Source passage
::::

However, in GitHub Copilot X, I tried a few tools. For instance, there are tools categorized as Brushes, which allow you to modify existing code. To use them, you choose a particular function and choose one of these Brushes. Available sub-tools include Make More Readable, Add Types, Fix Bug, Debug, Make Robust, and Custom. I primarily used the Make More Readable tool. Mainly, this tool added comments to the code. The critical question is, if the code was of lower quality, would it then rewrite it, altering variable names or other elements? It’s hard for me to answer since I didn’t test the tool on such code. However, it manages to add comments pretty well. Based on the existing code, it can comprehend the developer’s logic, adding comments of a quality akin to what the developer might have added.

I also looked at the Language Translation feature, which rewrites code from one language to another. But the code snippet I used relied on various libraries. Because I only selected the functions and not the library imports, Copilot X had no idea what these references were or their purpose. It completely ignored them when translating to another language. Thus, if we’re using external libraries, we should try to select a broader amount of code and observe its behavior then.

Another thing I decided to test is writing unit tests. This works on a similar principle: you select a specific function, and GitHub Copilot X offers us chat functionality. This means we’re not limited to just the specific options available in the IDE, but we can also chat with this AI, just like with the GPT chat. And it knows, for example, that in another window (tab) we have selected a specific function, and if I write “generate unit tests for my code”, it takes the highlighted code and writes unit tests for it.

When it comes to writing unit tests, it writes complete test cases, including initializing stubs and so on. I specifically tested a piece of code that added nodes to a Neo4j graph database. It easily recognized the Neo driver, but it couldn’t initialize the Neo driver. However, it left a comment stating the Neo driver needs initialization. But, for example, it did a good job cleaning up afterward, meaning in the “After All” functionality, it closed the database driver. And there were two branches of code here, and it generated reasonable test cases for them, in my opinion. The downside is that these were, in fact, integration tests. So, it added these entries to a live database and didn’t try to stub the database. And it didn’t clean up afterward, meaning after running these tests, the nodes added to the database would remain there. It assumes that this is some special database specifically created for the test. Nonetheless, I think it’s quite a good feature because not many people use Neo4j, I believe, especially not in TypeScript. So, it did a nice job with these tests. I was genuinely impressed.

::::

Copy the part of the GitHub Copilot X passage from "Another thing I" to "tests for it." word for word.

Information
::::

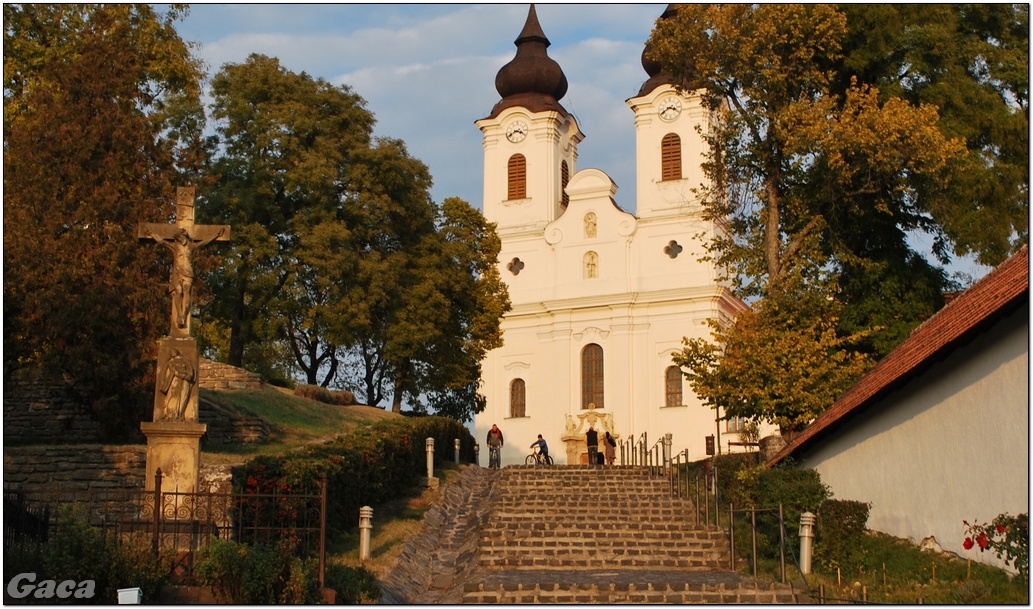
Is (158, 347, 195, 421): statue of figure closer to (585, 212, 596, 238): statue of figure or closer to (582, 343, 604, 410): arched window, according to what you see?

::::

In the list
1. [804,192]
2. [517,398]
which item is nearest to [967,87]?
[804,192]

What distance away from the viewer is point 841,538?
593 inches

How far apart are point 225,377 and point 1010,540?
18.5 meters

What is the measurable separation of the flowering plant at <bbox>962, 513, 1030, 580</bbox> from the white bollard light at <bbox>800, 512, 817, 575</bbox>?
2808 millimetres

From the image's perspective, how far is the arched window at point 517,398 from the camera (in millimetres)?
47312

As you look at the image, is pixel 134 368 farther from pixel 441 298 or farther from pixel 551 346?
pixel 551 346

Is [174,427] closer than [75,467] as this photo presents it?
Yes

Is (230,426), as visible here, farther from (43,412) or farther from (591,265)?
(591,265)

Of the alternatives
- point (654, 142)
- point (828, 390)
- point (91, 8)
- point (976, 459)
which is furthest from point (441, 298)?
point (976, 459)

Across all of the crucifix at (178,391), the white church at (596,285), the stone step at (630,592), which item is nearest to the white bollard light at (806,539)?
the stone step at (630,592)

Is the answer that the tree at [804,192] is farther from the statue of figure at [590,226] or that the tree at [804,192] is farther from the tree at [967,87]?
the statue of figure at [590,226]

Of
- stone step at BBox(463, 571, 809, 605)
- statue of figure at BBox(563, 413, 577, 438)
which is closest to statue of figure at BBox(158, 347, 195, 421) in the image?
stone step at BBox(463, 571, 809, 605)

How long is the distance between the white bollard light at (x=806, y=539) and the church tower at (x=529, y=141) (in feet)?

::::

Solution to this exercise
Another thing I decided to test is writing unit tests. This works on a similar principle: you select a specific function, and GitHub Copilot X offers us chat functionality. This means we’re not limited to just the specific options available in the IDE, but we can also chat with this AI, just like with the GPT chat. And it knows, for example, that in another window (tab) we have selected a specific function, and if I write “generate unit tests for my code”, it takes the highlighted code and writes unit tests for it.